Connor Thomas Green

    Welcome! I'm a mechanical engineer fueled by a passion for innovation and performance. A proud graduate of Harvard with an S.B. in Mechanical Engineering, my interests span beyond academia into product design, composite part production, and the intricate realms of watchmaking and micromechanics.


    Post-graduation, my love for outdoor sports and adventure led me to Norway's Olympic city of Lillehammer, where I now reside. During my university years, I captained the ski team, shaping my leadership and teamwork skills while nurturing an unwavering pursuit of excellence.


    In Norway, I merge my professional expertise with my love for exploration, embracing the thrilling convergence of engineering, design, and outdoor pursuits. Join me as I navigate this dynamic space, fusing innovation, creativity, and a relentless drive for excellence.

Carbon Fiber Electric Guitar Neck

    For my senior design thesis, I developed and manufactured a carbon fiber electric guitar neck. The project aimed to eliminate the need for a truss rod while ensuring consistent stability under varying humidity and temperature conditions, crucial for touring guitarists. Achieving this involved selecting carbon fiber and epoxy with complementary properties, resulting in a composite part with an almost zero coefficient of thermal expansion.

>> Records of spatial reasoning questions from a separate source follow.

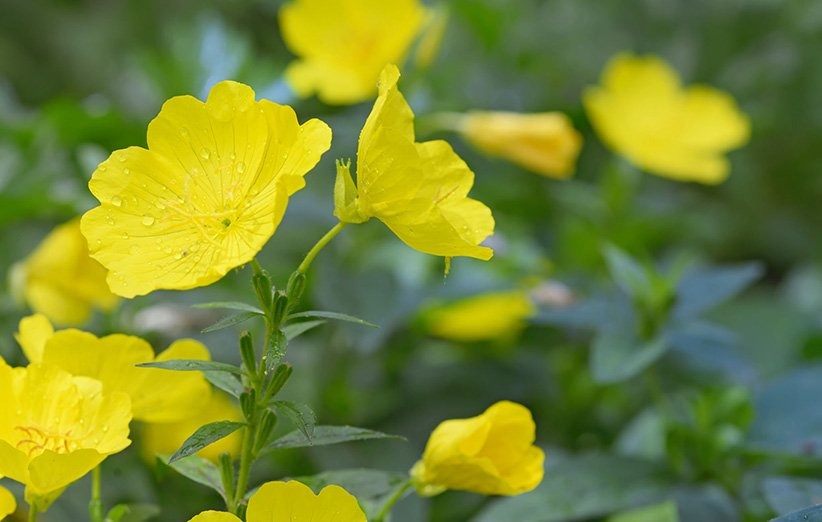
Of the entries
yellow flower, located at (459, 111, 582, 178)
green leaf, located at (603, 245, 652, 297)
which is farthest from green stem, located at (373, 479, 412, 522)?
yellow flower, located at (459, 111, 582, 178)

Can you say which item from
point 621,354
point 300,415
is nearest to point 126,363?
point 300,415

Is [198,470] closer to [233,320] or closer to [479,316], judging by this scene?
[233,320]

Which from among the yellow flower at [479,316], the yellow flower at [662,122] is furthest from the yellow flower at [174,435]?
the yellow flower at [662,122]

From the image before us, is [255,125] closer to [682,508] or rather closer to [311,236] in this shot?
[682,508]

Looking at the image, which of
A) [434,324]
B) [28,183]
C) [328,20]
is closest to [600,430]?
[434,324]

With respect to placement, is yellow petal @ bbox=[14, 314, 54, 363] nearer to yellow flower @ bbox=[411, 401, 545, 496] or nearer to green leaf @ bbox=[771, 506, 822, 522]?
yellow flower @ bbox=[411, 401, 545, 496]

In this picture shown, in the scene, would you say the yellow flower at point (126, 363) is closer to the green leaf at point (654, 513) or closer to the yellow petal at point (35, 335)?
the yellow petal at point (35, 335)

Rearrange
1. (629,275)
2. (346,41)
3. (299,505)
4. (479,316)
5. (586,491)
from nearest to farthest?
1. (299,505)
2. (586,491)
3. (629,275)
4. (479,316)
5. (346,41)
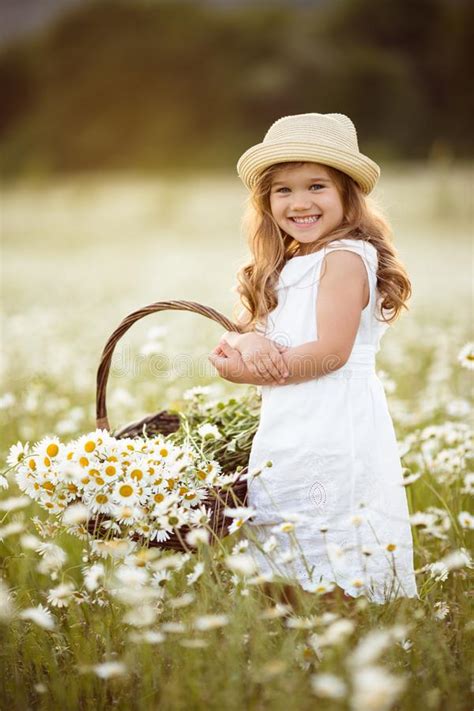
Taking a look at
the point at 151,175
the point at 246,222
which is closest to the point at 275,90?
the point at 151,175

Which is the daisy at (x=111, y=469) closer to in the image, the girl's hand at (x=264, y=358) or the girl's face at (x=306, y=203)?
the girl's hand at (x=264, y=358)

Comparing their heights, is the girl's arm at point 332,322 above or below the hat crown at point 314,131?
below

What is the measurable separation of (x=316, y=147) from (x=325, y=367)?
780 millimetres

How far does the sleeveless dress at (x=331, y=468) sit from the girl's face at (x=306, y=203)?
0.12 meters

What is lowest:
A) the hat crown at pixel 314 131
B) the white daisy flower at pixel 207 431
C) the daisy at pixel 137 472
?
the daisy at pixel 137 472

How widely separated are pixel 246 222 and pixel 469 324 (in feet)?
16.8

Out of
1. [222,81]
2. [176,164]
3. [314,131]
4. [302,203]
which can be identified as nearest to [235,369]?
[302,203]

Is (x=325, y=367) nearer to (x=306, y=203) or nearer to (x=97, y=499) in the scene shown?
(x=306, y=203)

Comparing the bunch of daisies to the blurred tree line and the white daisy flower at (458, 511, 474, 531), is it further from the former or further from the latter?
the blurred tree line

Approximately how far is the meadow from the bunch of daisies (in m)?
0.10

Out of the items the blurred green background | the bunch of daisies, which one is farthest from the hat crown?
the bunch of daisies

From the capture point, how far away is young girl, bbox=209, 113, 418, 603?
2.64 m

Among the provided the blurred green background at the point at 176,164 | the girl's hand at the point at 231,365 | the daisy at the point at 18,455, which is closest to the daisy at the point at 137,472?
the daisy at the point at 18,455

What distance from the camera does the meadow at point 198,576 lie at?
6.47 feet
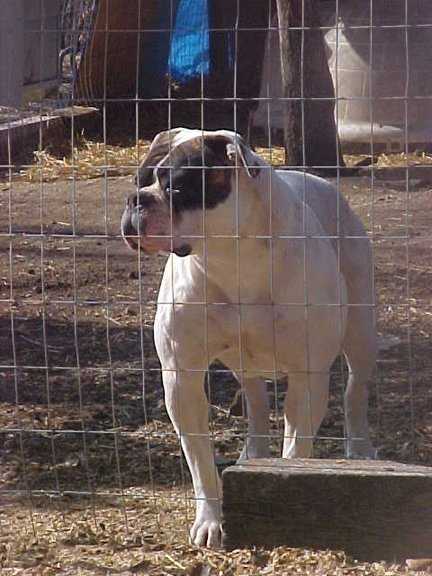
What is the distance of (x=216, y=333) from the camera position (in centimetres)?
422

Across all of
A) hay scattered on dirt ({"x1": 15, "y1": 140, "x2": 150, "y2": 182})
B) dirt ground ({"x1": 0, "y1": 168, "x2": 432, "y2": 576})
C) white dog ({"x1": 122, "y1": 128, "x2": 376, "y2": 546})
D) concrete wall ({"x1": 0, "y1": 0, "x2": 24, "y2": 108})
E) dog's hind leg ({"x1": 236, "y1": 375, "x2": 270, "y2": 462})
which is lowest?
dirt ground ({"x1": 0, "y1": 168, "x2": 432, "y2": 576})

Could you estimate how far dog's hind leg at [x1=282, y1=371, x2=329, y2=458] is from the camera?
14.0ft

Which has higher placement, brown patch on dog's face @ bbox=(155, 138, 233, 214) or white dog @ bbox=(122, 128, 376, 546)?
brown patch on dog's face @ bbox=(155, 138, 233, 214)

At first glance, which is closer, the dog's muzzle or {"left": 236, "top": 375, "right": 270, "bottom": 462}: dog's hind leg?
the dog's muzzle

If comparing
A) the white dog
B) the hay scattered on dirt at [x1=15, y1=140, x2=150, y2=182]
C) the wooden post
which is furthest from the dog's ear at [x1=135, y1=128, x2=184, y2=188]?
the hay scattered on dirt at [x1=15, y1=140, x2=150, y2=182]

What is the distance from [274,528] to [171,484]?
2.96ft

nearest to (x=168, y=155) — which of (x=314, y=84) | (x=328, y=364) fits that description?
(x=328, y=364)

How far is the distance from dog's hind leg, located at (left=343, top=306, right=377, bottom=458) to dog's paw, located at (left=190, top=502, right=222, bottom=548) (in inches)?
31.3

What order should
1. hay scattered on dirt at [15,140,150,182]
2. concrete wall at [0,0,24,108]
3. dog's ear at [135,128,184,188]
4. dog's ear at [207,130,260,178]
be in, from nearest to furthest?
dog's ear at [207,130,260,178] → dog's ear at [135,128,184,188] → concrete wall at [0,0,24,108] → hay scattered on dirt at [15,140,150,182]

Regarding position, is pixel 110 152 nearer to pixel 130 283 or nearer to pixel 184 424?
pixel 130 283

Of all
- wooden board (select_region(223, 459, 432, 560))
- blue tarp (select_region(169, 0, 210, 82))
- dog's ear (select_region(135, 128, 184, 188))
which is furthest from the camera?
blue tarp (select_region(169, 0, 210, 82))

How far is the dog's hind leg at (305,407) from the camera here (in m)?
4.25

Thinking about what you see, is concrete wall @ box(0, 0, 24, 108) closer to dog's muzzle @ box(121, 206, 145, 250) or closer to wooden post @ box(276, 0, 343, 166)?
dog's muzzle @ box(121, 206, 145, 250)

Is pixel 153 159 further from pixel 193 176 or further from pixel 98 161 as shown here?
pixel 98 161
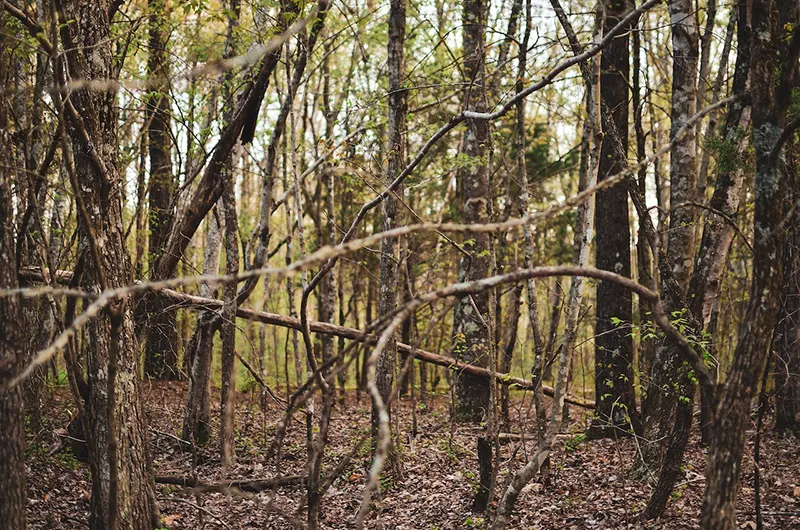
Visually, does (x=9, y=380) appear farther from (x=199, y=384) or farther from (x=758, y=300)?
(x=758, y=300)

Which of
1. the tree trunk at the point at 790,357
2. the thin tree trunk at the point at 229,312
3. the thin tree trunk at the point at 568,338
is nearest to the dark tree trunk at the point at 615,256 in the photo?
the tree trunk at the point at 790,357

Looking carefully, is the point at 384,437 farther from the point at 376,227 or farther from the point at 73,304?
the point at 376,227

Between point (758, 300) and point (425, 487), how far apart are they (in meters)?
5.33

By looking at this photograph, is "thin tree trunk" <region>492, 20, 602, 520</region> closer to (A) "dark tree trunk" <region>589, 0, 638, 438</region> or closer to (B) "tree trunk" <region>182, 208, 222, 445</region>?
(A) "dark tree trunk" <region>589, 0, 638, 438</region>

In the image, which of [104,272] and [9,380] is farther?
[104,272]

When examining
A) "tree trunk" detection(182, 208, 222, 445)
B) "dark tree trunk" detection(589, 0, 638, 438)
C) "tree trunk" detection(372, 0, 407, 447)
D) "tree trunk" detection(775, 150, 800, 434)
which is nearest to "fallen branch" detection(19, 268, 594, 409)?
"tree trunk" detection(182, 208, 222, 445)

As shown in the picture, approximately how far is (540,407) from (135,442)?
4.18m

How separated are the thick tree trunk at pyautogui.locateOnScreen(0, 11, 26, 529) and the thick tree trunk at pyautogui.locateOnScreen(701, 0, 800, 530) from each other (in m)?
4.74

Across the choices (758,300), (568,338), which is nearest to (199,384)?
(568,338)

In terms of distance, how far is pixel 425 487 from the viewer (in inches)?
312

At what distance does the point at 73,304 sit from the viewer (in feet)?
16.0

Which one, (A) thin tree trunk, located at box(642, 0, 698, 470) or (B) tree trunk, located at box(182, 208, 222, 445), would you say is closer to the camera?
(A) thin tree trunk, located at box(642, 0, 698, 470)

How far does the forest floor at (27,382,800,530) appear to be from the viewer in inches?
253

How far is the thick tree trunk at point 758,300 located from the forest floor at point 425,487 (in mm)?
2438
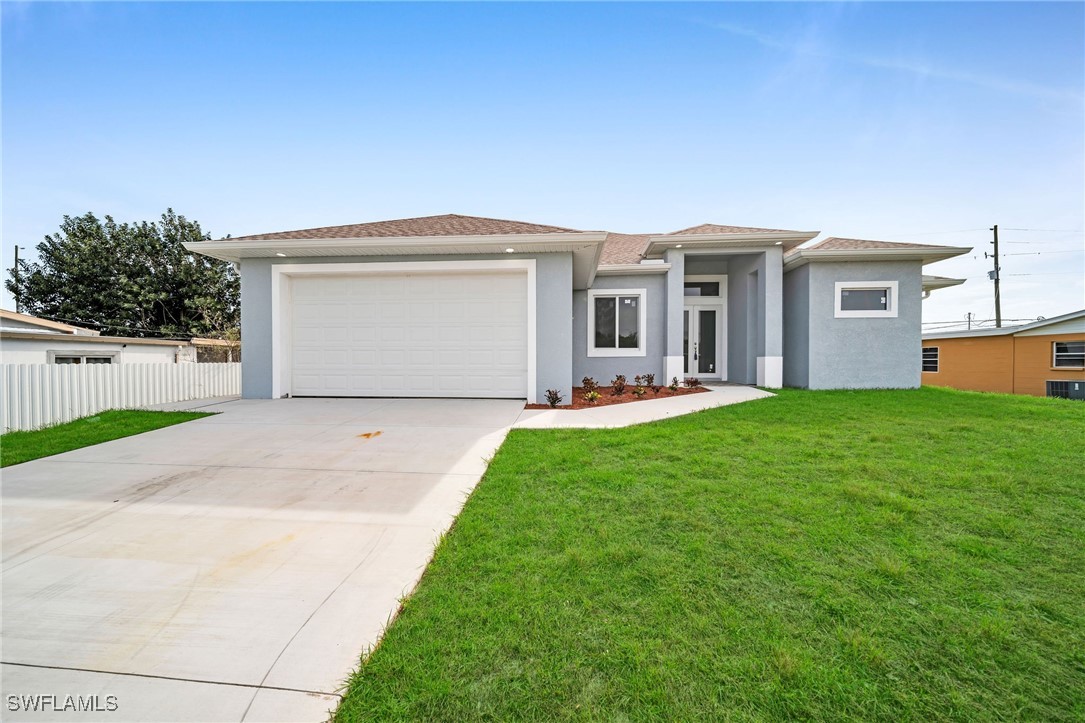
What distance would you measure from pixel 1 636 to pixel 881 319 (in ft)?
46.9

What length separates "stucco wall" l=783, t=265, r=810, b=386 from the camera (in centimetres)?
1067

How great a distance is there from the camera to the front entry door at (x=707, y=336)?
13070 mm

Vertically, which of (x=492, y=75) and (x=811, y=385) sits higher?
(x=492, y=75)

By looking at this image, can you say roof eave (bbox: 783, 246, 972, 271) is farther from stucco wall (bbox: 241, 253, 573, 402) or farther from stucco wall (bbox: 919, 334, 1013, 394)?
stucco wall (bbox: 919, 334, 1013, 394)

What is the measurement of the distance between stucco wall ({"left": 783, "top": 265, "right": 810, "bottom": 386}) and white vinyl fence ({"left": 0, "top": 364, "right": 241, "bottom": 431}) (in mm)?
15066

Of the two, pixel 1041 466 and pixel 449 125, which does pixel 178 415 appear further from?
pixel 1041 466

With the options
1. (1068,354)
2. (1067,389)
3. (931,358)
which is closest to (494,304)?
(1067,389)

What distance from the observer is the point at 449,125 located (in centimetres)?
1276

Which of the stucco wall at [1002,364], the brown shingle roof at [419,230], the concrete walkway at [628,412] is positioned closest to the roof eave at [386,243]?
the brown shingle roof at [419,230]

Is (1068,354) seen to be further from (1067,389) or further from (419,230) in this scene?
(419,230)

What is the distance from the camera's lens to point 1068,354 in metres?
13.9

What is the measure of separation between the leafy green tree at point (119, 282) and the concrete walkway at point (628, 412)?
73.2 feet

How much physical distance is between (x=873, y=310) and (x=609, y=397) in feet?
24.1

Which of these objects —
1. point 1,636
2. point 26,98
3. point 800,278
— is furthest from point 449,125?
point 1,636
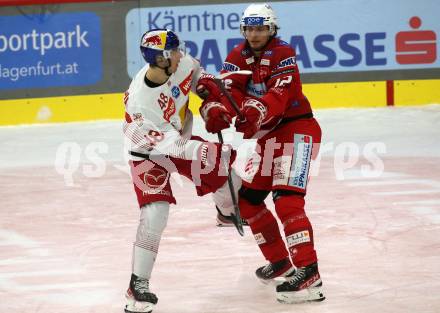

    The guitar construction employed a two-stage process: the structural body of the neck underwent vacuum bagging, while the fretboard underwent compression molding. The molds, interestingly, were 3D printed, which became an additional focus of the thesis. The core was CNC machined from a foam core material.

Customized Rifle Parts

    Combining my passion for elite-level sport and composite part production, I've designed and manufactured components for a World Cup athlete's biathlon rifle, enhancing shooting accuracy consistency while significantly reducing weight—crucial factors in optimizing biathlon performances.


    Most of these components were produced with a compression molding process using 3D printed molds. However, certain user interface components, like the hand stopper, were directly 3D printed due to their lower strength requirements.


    In total, I achieved a 12% reduction in the rifle's weight, however, the rifle hovered just above the 3.5kg minimum weight threshold, eliminating the necessity for further weight optimization. These substantial weight reductions not only led to improved ski speed but also, concurrently, the ergonomic enhancements contributed to enhancing shooting accuracy.